Scientists study the ionosphere in many ways. They watch light and radio waves from the ionosphere. They also send radio waves to bounce off it. Special radars like EISCAT, Millstone Hill, and Jicamarca help them learn more.

Experiments such as HAARP (High Frequency Active Auroral Research Program) use strong radio transmitters. This helps scientists understand how to improve communications. The SuperDARN radar project studies areas near the poles. Scientists also look at how radio waves from satellites and stars change when they pass through the ionosphere. The Arecibo Telescope in Puerto Rico was built to study Earth's ionosphere.

Indices of the ionosphere

In models that study the ionosphere, scientists use special numbers to understand it better.

Solar intensity

Two important numbers, F10.7 and R12, help scientists learn about the Sun.
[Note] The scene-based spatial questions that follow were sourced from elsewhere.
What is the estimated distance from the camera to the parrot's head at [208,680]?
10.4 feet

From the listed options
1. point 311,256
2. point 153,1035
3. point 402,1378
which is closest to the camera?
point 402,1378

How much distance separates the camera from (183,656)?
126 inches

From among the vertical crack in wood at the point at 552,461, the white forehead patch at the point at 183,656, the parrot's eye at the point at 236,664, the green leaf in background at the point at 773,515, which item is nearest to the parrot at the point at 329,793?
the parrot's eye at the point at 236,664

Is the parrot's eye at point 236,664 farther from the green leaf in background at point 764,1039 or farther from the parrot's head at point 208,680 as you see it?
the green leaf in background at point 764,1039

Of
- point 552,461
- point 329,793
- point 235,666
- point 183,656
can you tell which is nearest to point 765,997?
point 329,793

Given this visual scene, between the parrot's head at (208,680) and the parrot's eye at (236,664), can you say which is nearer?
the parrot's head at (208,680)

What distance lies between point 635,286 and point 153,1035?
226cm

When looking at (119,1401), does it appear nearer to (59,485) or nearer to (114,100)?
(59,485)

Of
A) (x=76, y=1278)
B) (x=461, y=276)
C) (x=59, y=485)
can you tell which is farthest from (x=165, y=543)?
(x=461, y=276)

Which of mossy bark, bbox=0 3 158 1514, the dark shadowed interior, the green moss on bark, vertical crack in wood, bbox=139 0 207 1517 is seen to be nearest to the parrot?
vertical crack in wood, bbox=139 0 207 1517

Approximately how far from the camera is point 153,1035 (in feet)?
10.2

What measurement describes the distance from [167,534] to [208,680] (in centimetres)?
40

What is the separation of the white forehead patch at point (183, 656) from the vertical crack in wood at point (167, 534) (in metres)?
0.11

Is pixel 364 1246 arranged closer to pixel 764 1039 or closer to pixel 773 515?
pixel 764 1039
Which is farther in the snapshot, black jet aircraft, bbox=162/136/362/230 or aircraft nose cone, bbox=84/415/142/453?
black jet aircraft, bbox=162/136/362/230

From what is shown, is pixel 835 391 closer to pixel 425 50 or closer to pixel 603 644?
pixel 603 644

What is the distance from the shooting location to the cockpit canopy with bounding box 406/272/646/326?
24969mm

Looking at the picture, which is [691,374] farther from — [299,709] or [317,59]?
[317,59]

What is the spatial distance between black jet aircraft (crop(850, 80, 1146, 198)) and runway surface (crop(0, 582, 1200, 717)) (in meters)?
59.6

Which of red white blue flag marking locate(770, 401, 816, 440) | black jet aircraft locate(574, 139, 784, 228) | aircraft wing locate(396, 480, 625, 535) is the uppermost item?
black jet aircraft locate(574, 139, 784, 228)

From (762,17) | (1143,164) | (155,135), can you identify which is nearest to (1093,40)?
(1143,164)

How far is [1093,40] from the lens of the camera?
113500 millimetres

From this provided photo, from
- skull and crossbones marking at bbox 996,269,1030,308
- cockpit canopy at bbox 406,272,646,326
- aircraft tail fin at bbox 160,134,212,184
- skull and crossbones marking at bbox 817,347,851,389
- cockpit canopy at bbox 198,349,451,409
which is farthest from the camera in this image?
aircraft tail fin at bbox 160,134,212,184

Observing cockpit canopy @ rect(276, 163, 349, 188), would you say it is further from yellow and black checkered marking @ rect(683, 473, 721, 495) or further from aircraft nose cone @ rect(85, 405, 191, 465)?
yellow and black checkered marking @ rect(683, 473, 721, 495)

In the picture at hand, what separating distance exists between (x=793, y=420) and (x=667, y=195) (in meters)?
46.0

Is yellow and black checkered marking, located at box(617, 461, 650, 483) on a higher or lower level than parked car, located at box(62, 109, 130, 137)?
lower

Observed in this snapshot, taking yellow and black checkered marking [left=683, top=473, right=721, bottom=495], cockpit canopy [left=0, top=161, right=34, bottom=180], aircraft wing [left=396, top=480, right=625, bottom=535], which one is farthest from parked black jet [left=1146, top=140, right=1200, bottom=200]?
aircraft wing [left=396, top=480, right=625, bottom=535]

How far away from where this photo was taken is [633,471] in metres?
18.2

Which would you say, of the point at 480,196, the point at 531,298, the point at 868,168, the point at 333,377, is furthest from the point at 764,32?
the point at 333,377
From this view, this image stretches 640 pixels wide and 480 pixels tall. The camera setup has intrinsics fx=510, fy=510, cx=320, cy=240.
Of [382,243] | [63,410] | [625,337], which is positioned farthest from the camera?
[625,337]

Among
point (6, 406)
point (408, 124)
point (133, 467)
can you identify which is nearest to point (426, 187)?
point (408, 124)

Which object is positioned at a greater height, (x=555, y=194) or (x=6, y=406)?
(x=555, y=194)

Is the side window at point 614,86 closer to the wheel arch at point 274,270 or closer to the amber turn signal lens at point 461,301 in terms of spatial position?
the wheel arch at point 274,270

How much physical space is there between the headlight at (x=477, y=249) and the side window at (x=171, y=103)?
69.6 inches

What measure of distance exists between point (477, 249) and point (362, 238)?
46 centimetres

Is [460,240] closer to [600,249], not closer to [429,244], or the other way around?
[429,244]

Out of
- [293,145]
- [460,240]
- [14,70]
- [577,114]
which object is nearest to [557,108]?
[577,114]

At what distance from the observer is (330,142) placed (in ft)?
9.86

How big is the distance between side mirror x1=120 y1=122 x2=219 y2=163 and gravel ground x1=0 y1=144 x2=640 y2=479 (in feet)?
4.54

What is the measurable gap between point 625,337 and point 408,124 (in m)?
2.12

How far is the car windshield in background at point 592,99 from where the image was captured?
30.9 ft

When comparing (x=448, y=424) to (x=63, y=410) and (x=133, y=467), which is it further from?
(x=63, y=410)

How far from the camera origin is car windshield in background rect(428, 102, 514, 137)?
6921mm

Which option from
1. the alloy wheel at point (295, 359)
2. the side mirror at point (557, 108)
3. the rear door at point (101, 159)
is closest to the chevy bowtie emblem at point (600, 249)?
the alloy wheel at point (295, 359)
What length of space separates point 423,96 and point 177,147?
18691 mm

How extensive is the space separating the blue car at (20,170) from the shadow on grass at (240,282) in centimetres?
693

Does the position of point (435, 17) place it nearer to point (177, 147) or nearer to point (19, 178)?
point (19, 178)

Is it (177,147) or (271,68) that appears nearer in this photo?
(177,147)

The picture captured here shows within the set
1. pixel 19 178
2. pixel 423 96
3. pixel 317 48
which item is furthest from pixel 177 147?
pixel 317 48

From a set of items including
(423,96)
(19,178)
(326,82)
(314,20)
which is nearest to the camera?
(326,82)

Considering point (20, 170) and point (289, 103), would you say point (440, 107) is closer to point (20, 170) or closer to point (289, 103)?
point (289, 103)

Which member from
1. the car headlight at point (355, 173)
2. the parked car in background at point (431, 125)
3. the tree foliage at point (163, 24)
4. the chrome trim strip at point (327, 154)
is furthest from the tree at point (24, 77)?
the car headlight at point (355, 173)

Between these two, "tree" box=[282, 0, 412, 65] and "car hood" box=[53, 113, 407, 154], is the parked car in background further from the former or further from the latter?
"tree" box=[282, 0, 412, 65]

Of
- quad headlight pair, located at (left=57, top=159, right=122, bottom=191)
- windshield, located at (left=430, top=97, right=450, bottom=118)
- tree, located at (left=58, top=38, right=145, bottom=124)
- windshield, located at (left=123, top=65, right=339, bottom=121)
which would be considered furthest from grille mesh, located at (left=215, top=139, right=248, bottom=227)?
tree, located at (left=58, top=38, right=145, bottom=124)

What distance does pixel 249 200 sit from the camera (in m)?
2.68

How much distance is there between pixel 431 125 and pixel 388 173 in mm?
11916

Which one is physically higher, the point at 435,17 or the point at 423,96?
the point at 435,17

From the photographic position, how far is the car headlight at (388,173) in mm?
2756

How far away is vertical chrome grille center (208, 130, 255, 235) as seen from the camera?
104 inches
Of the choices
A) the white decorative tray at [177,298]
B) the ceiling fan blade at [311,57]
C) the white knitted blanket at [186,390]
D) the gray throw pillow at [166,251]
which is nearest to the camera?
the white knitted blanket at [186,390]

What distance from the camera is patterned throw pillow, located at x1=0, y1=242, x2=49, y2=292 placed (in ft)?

F10.7 measures the Sun’s radio waves using a ground radio telescope. R12 looks at the average number of dark spots on the Sun, called sunspot numbers, over 12 months. These numbers have been collected for many years.

Geomagnetic disturbances

Scientists also watch Earth’s magnetic field to see how it moves. The A and K-indices measure this movement. The K-index uses numbers from 0 to 9 to show how strong the changes are. These measurements come from places like the Boulder Geomagnetic Observatory. The Earth’s magnetic field is measured in units called teslas or gauss. Special numbers, like the A_p-index, help show the overall activity of Earth’s magnetic field.

Ionospheres of other planets and natural satellites

Many objects in our Solar System, like big planets and some larger moons, have atmospheres that create ionospheres. Planets with known ionospheres include Venus, Mars, Jupiter, Saturn, Uranus, and Neptune.

The moon Titan, which orbits Saturn, has an ionosphere that stretches from about 880 to 1,300 kilometers above its surface and contains carbon compounds. We have also found ionospheres on moons like Io, Europa, Ganymede, Triton, and even Pluto.